▸ **What you should do**
Please return only the lines from the one showing "台专家:台军领先美军25年 一个营打解放军一个旅" to the end of the entries, keeping both ends and dropping every picture.

▸ **Data to use**
▼▼▼
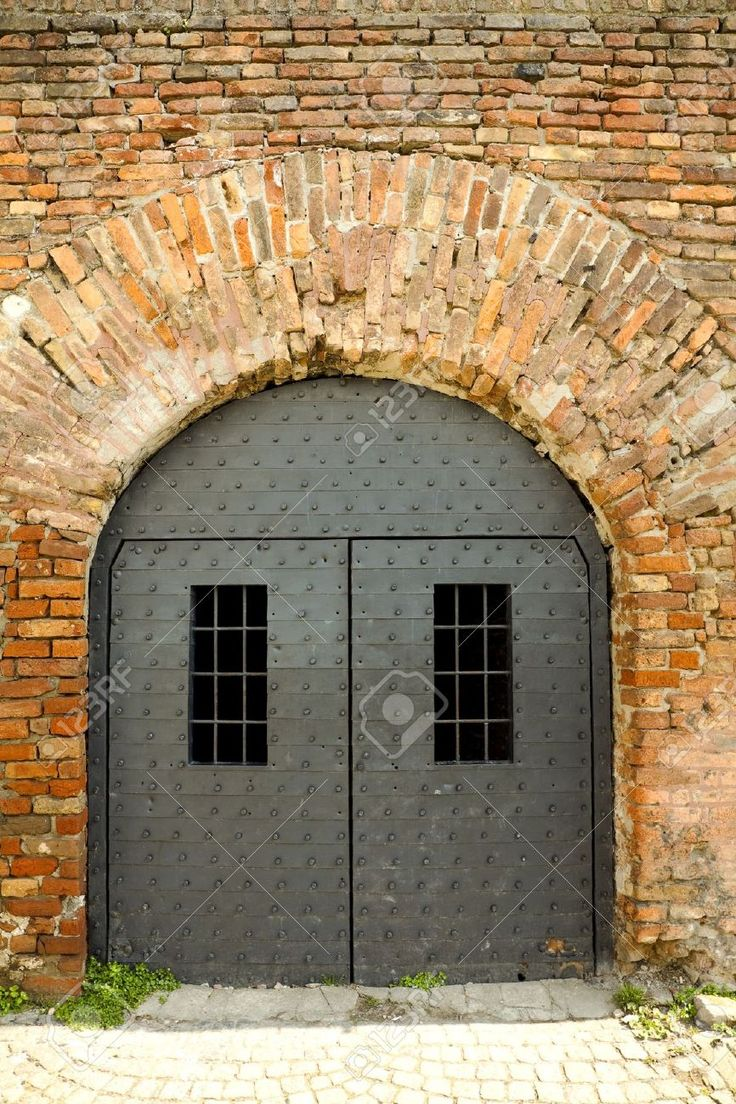 9293608-prison-doors-Stock-Photo-prison.jpg (866×1300)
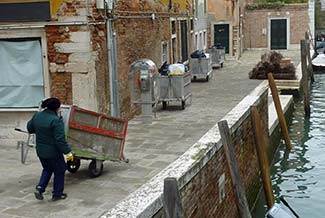 Venice garbage collector
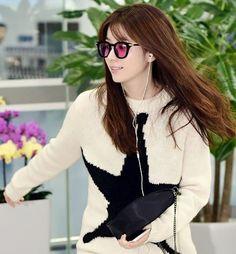 20161006 at Gimhae airport #hanhyojoo #한효주 #beautiful #ohyeonjoo #오연주 #airport #glasses #hair #fashion #style #stylish #beauty #pretty #cute #girls #cool #gorgeous #trend #fashionista #인스타그램 #스타일 #모델 #배우 #아름답다 #예쁘다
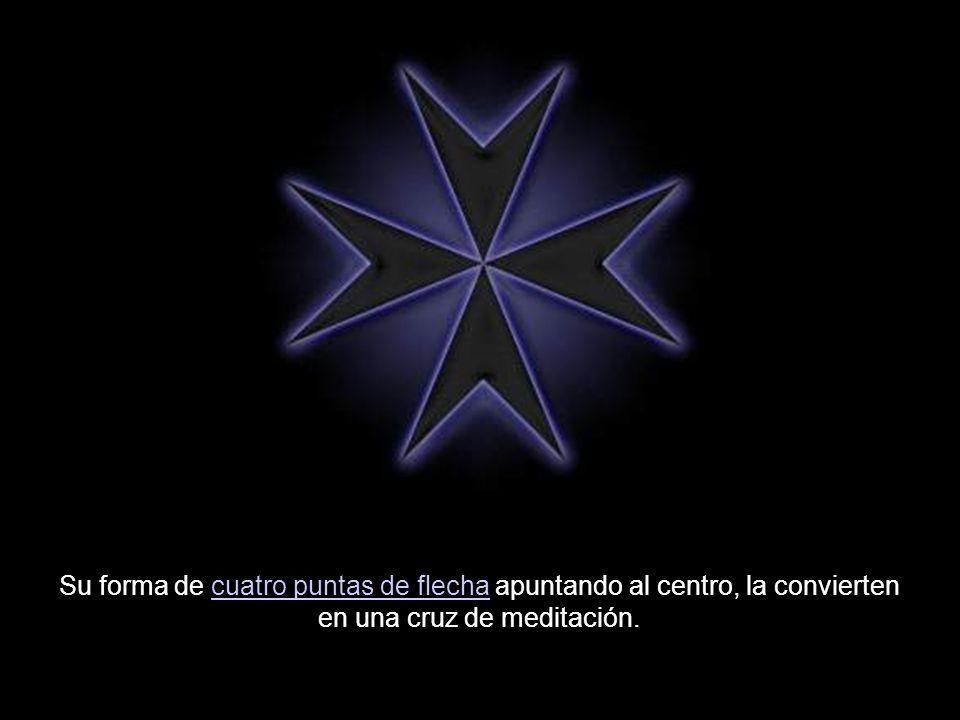Su forma de cuatro puntas de flecha apuntando al centro, la convierten en una cruz de meditación.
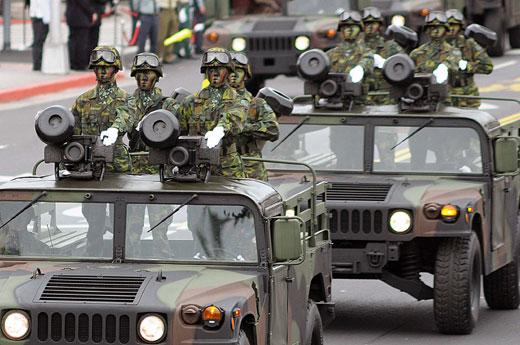 台专家:台军领先美军25年 一个营打解放军一个旅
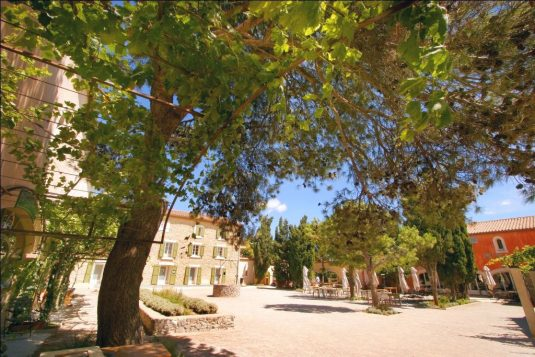 chateau-hospitalet-weinhotel-Languedoc Roussillon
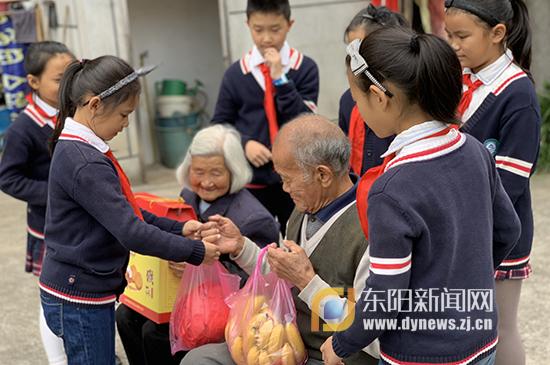 斯村小学:九九重阳节 浓浓敬老情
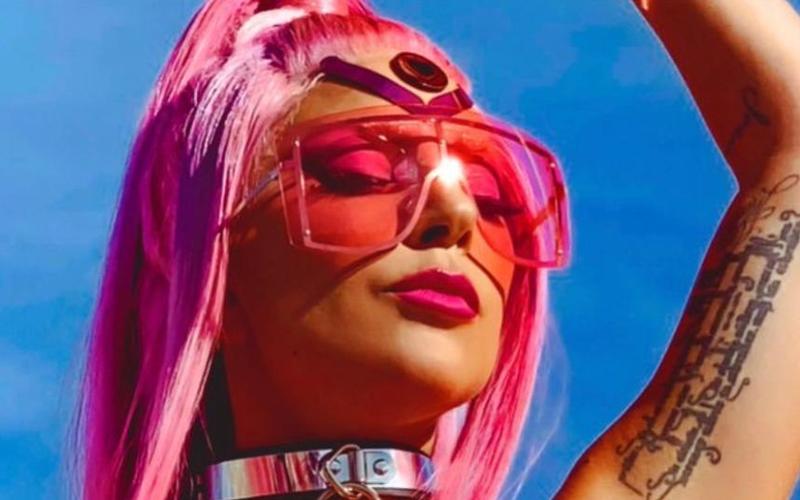 """HITOU! Lady Gaga debuta """"Stupid Love"""" diretamente nas primeiras posições da Hot 100; confira"""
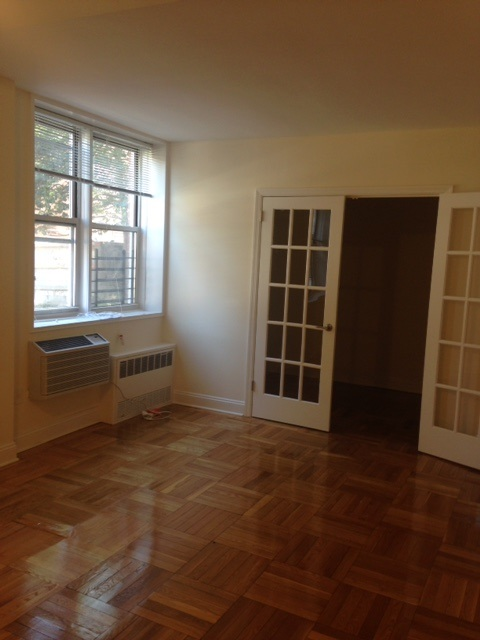 Apartment 150 St  Queens, NY 11367, MLS-RD1856-13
▲▲▲
▸ **Solution for this problem**
 台专家:台军领先美军25年 一个营打解放军一个旅
 chateau-hospitalet-weinhotel-Languedoc Roussillon
 斯村小学:九九重阳节 浓浓敬老情
 """HITOU! Lady Gaga debuta """"Stupid Love"""" diretamente nas primeiras posições da Hot 100; confira"""
 Apartment 150 St  Queens, NY 11367, MLS-RD1856-13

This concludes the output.